# BRIEF 1
Find every line in the listing below that contains the word "lawn" and copy each one in full. Matching is case-sensitive.

─── DOCUMENT PASSAGE ───

Billy (the astonishing Seth Judice) fell into dance purely by mistake. He was supposed to be taking boxing lessons to toughen him up, as he’s the baby of the family. His mother (a loving Gigi Watson) has died and he’s trying to cope. Luckily he has a supportive grandmother (a spunky Cheryl D. Singleton) who, once upon a time, loved to dance, and a best friend (a charming Shane Boucher) who marches to the beat of a different drum.

Kosoff’s spirited ensemble adds an element of electricity you don’t often see in such abundance. Every song works like gangbusters. The big production numbers pay off handsomely and the “small” moments that tug on your heartstrings will have you reaching for your tissues more than once. The righteous, pounding Solidarity number weaves together marching strikers, responding police and little girls in tutus, without collision or confrontation, in a choreographic feat which would give the Radio City Rockettes pause.

─── THE INPUT ───

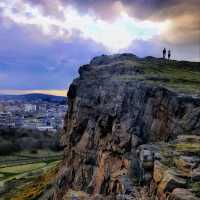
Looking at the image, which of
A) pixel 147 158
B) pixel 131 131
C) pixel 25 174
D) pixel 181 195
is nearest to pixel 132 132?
pixel 131 131

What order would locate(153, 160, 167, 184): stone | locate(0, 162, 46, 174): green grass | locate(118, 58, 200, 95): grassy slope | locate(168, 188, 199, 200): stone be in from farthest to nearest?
locate(0, 162, 46, 174): green grass
locate(118, 58, 200, 95): grassy slope
locate(153, 160, 167, 184): stone
locate(168, 188, 199, 200): stone

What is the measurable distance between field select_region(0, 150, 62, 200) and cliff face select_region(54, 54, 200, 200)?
9.87m

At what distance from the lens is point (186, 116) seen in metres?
32.5

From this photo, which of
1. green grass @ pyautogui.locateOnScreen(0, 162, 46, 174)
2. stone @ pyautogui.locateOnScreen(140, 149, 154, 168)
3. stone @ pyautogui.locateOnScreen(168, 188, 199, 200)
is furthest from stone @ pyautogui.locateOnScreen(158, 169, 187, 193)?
green grass @ pyautogui.locateOnScreen(0, 162, 46, 174)

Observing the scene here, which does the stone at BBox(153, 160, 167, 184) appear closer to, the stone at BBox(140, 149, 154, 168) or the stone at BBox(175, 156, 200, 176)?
the stone at BBox(175, 156, 200, 176)

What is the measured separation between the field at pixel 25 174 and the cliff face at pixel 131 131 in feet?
32.4

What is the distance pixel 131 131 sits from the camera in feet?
121

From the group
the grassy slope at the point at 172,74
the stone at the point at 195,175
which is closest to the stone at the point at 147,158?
the stone at the point at 195,175

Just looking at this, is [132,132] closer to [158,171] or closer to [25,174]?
[158,171]

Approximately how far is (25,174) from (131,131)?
5653 centimetres

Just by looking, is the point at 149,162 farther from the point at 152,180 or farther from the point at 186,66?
the point at 186,66

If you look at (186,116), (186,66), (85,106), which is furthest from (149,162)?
(186,66)

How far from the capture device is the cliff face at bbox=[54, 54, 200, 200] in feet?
78.2

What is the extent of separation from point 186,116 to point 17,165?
7951 cm
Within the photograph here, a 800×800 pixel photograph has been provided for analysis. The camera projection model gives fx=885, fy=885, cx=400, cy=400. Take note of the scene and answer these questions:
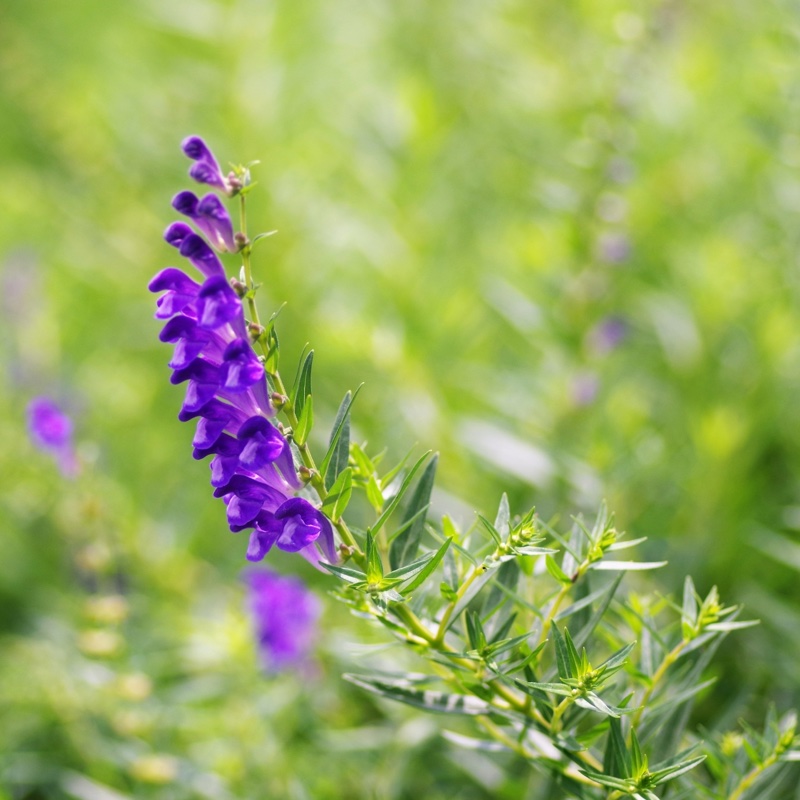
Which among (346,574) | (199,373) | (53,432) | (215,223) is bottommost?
(53,432)

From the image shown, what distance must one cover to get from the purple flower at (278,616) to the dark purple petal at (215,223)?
2.24ft

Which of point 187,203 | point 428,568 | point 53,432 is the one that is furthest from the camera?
point 53,432

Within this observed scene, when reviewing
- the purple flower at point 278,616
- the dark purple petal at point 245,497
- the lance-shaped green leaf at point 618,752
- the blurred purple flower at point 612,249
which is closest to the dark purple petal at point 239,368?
the dark purple petal at point 245,497

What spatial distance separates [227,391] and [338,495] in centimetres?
13

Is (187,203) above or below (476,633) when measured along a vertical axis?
above

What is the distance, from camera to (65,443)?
53.1 inches

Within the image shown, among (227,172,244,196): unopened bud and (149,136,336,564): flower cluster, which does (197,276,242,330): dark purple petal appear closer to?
(149,136,336,564): flower cluster

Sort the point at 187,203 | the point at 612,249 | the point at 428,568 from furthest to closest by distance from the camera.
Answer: the point at 612,249 → the point at 187,203 → the point at 428,568

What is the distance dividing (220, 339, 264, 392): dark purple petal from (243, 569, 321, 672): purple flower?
0.70 m

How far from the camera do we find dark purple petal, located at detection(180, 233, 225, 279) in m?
0.80

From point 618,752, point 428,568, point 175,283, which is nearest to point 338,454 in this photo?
point 428,568

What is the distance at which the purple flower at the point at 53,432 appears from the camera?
1310 mm

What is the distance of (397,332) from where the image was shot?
1.94 meters

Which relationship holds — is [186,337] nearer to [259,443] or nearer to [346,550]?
[259,443]
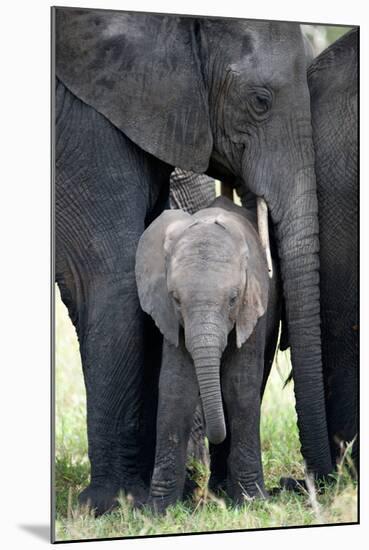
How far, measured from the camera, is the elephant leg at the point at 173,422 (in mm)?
6910

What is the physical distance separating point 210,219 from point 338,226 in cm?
77

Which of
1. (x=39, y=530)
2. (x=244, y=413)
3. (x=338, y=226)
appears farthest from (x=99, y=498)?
(x=338, y=226)

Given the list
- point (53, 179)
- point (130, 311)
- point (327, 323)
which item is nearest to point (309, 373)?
point (327, 323)

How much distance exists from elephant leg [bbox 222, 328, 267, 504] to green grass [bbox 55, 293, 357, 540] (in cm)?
8

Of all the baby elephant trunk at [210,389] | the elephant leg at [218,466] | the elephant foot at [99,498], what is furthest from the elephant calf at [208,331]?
the elephant foot at [99,498]

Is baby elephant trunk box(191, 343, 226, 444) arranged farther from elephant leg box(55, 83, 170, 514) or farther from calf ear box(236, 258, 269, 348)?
elephant leg box(55, 83, 170, 514)

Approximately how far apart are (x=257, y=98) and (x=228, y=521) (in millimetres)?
1705

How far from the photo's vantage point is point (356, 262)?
754 centimetres

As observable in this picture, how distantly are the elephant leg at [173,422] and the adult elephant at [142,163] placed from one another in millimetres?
281

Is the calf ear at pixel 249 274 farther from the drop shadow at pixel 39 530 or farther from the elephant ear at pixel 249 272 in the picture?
the drop shadow at pixel 39 530

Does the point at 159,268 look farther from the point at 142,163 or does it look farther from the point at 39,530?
the point at 39,530

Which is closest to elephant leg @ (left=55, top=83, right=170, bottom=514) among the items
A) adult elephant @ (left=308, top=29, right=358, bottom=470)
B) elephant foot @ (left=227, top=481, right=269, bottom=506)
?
elephant foot @ (left=227, top=481, right=269, bottom=506)

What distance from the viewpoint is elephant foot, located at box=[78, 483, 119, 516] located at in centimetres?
718

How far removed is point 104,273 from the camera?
728 centimetres
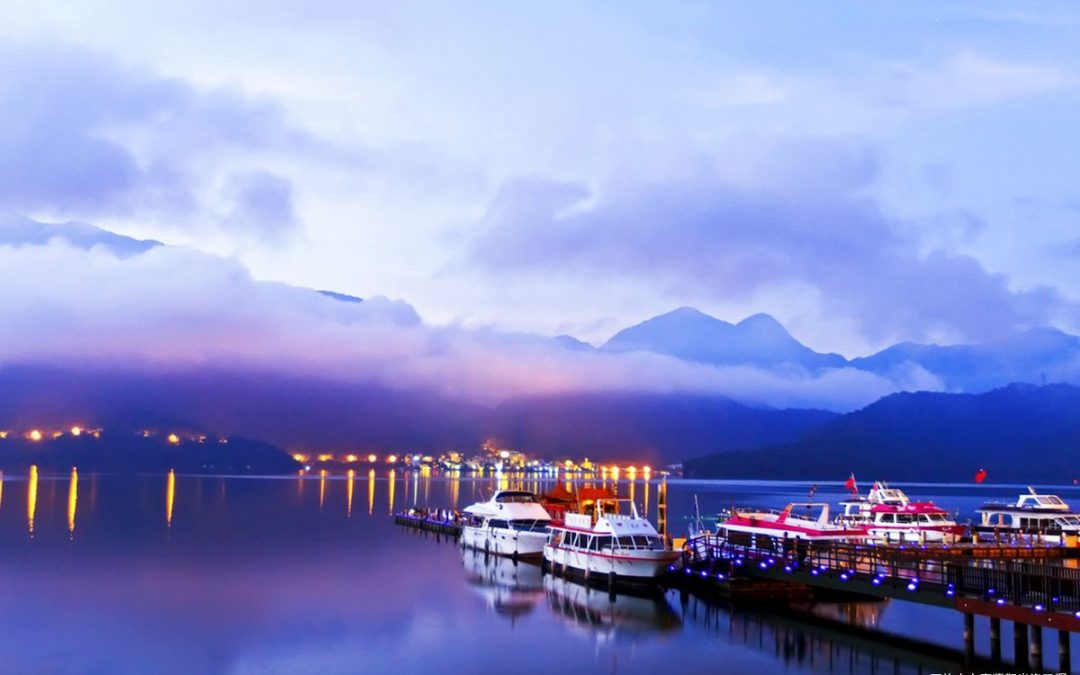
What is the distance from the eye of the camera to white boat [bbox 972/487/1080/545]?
60.4 meters

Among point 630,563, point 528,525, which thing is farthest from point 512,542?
point 630,563

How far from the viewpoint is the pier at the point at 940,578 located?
30641mm

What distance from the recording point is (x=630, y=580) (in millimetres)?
51094

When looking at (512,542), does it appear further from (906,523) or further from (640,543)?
(906,523)

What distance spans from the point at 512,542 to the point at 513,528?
45.5 inches

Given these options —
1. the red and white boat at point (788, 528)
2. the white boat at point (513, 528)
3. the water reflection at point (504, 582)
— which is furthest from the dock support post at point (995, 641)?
the white boat at point (513, 528)

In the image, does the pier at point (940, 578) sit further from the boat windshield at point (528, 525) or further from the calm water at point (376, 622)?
the boat windshield at point (528, 525)

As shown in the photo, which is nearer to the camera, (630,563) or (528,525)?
(630,563)

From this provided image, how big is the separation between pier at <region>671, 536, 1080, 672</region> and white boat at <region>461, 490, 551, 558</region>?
569 inches

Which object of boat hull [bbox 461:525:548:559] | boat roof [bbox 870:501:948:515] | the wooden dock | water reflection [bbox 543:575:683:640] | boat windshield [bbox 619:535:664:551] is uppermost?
boat roof [bbox 870:501:948:515]

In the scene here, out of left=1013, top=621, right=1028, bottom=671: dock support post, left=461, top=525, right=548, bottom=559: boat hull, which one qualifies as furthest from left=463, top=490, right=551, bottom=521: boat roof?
left=1013, top=621, right=1028, bottom=671: dock support post

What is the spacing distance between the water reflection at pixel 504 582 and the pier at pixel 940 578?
8419 millimetres

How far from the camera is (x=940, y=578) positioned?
37.1 meters

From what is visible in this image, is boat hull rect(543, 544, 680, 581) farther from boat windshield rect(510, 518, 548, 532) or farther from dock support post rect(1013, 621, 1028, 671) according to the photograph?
dock support post rect(1013, 621, 1028, 671)
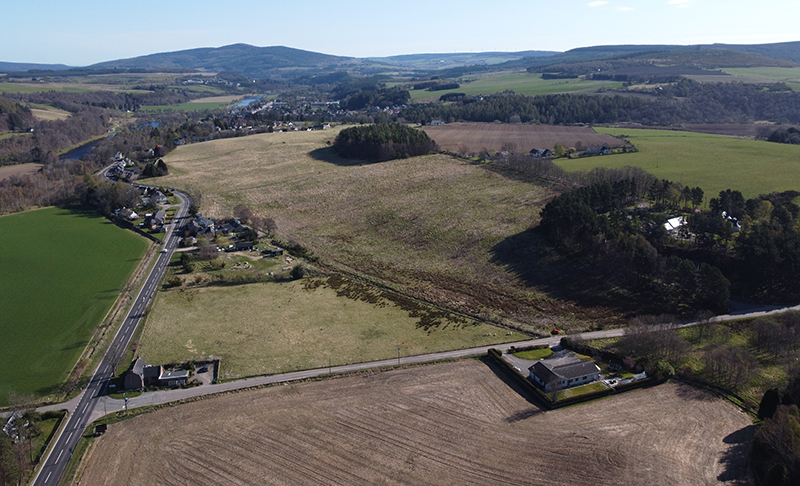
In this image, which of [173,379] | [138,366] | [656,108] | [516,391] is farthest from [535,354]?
[656,108]

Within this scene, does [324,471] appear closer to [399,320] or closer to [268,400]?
[268,400]

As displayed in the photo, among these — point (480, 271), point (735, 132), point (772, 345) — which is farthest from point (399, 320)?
point (735, 132)

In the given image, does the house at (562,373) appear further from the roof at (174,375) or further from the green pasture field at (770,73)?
the green pasture field at (770,73)

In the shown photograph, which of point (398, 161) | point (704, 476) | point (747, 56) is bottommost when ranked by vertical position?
point (704, 476)

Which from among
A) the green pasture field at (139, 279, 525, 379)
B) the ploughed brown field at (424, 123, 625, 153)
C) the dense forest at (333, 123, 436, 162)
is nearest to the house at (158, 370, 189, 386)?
the green pasture field at (139, 279, 525, 379)

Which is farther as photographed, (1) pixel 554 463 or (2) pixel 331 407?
(2) pixel 331 407

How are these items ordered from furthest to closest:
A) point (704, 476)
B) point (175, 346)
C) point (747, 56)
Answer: point (747, 56) < point (175, 346) < point (704, 476)

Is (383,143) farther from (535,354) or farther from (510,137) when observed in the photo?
(535,354)
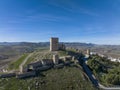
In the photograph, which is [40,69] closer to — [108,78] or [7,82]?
[7,82]

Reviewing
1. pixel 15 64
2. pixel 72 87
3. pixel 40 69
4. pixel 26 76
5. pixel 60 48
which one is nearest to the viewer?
pixel 72 87

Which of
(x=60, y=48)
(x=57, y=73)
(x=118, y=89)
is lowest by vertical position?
(x=118, y=89)

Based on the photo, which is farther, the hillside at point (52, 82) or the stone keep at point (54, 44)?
the stone keep at point (54, 44)

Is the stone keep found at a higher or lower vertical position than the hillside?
higher

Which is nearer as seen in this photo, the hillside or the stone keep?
the hillside

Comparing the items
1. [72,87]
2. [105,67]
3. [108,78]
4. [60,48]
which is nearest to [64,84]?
[72,87]

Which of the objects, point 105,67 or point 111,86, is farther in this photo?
point 105,67

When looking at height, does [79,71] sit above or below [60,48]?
below

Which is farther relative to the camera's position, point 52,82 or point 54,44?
point 54,44

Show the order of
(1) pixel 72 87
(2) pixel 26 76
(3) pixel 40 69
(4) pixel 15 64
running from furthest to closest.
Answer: (4) pixel 15 64 → (3) pixel 40 69 → (2) pixel 26 76 → (1) pixel 72 87

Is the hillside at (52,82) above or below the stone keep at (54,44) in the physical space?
below

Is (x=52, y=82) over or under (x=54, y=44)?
under
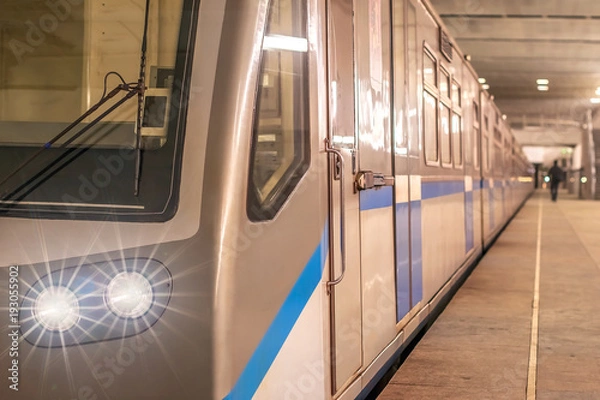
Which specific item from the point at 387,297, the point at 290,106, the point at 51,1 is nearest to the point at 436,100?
the point at 387,297

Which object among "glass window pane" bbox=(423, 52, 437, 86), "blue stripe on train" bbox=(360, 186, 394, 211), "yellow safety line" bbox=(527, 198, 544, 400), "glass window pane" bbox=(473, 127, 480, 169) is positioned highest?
"glass window pane" bbox=(423, 52, 437, 86)

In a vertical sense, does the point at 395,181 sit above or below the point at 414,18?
below

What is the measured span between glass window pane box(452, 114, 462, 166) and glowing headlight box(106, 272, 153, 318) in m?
6.19

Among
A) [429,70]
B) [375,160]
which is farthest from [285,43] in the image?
[429,70]

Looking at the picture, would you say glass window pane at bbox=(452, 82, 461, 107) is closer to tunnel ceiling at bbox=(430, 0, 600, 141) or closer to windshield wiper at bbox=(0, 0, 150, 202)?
windshield wiper at bbox=(0, 0, 150, 202)

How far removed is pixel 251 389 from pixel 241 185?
0.70 meters

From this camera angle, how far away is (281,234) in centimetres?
303

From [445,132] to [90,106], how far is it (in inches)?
203

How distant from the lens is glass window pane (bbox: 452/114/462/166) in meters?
8.48

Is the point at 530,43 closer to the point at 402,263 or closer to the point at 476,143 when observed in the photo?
the point at 476,143

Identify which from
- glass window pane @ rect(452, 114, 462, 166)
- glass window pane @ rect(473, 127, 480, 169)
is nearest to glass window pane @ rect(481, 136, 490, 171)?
glass window pane @ rect(473, 127, 480, 169)

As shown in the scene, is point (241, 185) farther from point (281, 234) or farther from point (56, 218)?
point (56, 218)

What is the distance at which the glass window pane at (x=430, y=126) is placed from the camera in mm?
6324

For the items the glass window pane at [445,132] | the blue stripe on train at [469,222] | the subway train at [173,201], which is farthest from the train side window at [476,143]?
the subway train at [173,201]
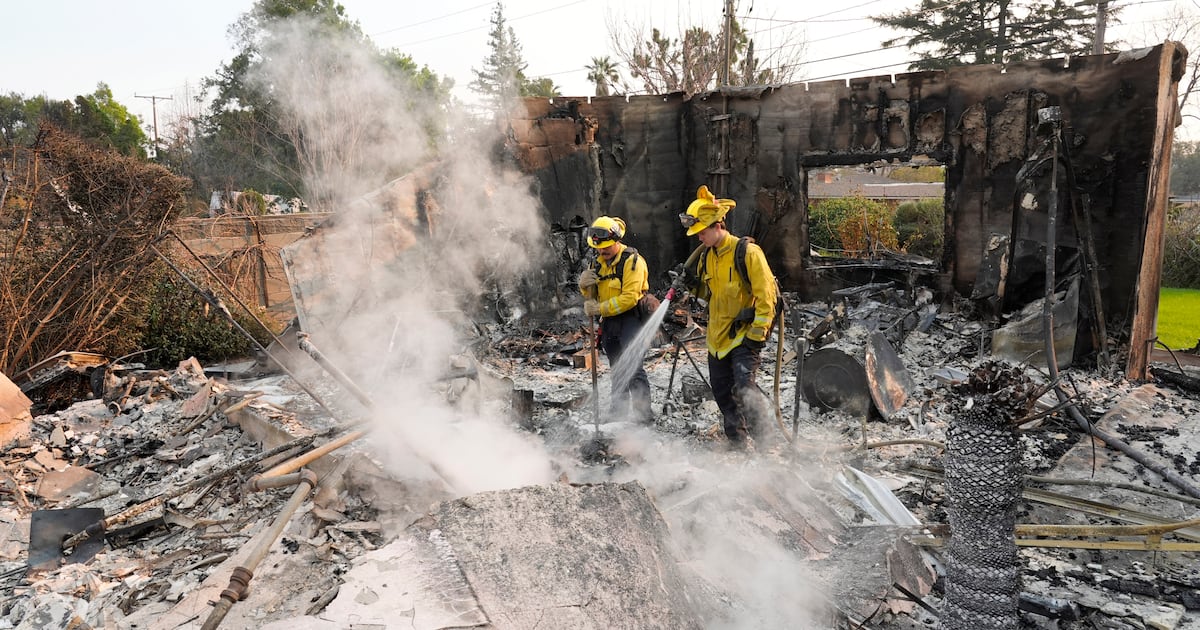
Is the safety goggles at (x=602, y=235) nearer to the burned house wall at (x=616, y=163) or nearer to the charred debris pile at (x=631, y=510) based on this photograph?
the charred debris pile at (x=631, y=510)

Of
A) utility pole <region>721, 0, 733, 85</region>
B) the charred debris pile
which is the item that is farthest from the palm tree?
the charred debris pile

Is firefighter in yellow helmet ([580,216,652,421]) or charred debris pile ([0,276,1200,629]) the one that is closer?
charred debris pile ([0,276,1200,629])

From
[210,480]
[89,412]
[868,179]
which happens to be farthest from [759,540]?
[868,179]

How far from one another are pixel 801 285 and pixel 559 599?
8520mm

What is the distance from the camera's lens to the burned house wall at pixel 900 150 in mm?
7312

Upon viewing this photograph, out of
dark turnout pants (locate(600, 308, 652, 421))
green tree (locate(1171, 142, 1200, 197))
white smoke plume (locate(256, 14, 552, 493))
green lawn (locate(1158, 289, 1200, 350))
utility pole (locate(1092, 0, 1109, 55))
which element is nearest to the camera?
white smoke plume (locate(256, 14, 552, 493))

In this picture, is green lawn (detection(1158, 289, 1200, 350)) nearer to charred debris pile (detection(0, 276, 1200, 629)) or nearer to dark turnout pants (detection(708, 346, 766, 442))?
charred debris pile (detection(0, 276, 1200, 629))

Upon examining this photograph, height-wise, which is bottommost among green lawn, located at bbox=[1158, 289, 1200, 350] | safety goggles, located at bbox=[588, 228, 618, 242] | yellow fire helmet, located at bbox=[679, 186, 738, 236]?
green lawn, located at bbox=[1158, 289, 1200, 350]

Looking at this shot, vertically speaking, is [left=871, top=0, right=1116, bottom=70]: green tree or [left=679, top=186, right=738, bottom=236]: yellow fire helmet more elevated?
[left=871, top=0, right=1116, bottom=70]: green tree

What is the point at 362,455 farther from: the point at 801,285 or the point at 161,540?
the point at 801,285

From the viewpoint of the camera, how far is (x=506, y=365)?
27.1ft

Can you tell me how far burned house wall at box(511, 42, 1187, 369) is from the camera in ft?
24.0

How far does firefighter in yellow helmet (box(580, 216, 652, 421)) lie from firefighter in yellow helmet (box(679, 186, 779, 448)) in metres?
0.60

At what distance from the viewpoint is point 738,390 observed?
4777 millimetres
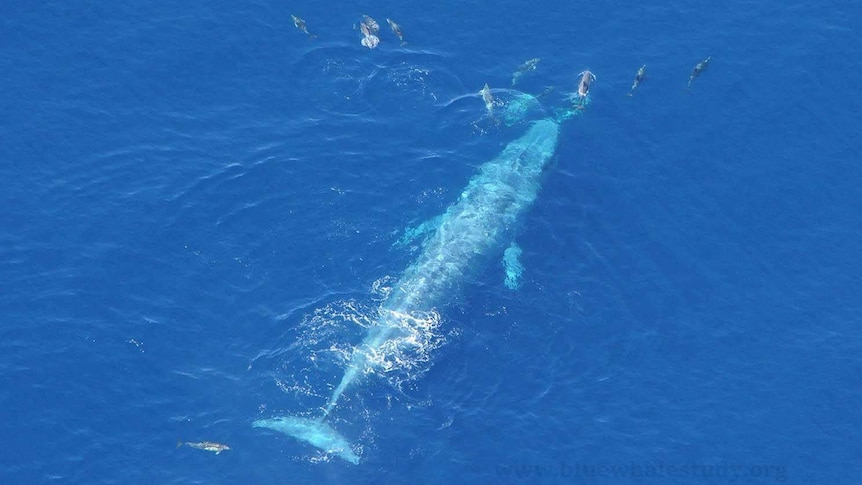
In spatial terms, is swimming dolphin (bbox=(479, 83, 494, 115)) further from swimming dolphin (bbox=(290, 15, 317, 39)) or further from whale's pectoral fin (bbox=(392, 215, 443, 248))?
swimming dolphin (bbox=(290, 15, 317, 39))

───

# BRIEF 2
According to the theater review, which number weaves together marching strikers, responding police and little girls in tutus?

# WRITTEN ANSWER 1
green lawn (locate(1158, 289, 1200, 350))
In this picture, is green lawn (detection(1158, 289, 1200, 350)) nearer to charred debris pile (detection(0, 276, 1200, 629)) or nearer to dark turnout pants (detection(708, 346, 766, 442))?
Upon examining this photograph, height-wise, which is bottommost among green lawn, located at bbox=[1158, 289, 1200, 350] | safety goggles, located at bbox=[588, 228, 618, 242] | yellow fire helmet, located at bbox=[679, 186, 738, 236]?
green lawn, located at bbox=[1158, 289, 1200, 350]

# WRITTEN ANSWER 2
The Solidarity number.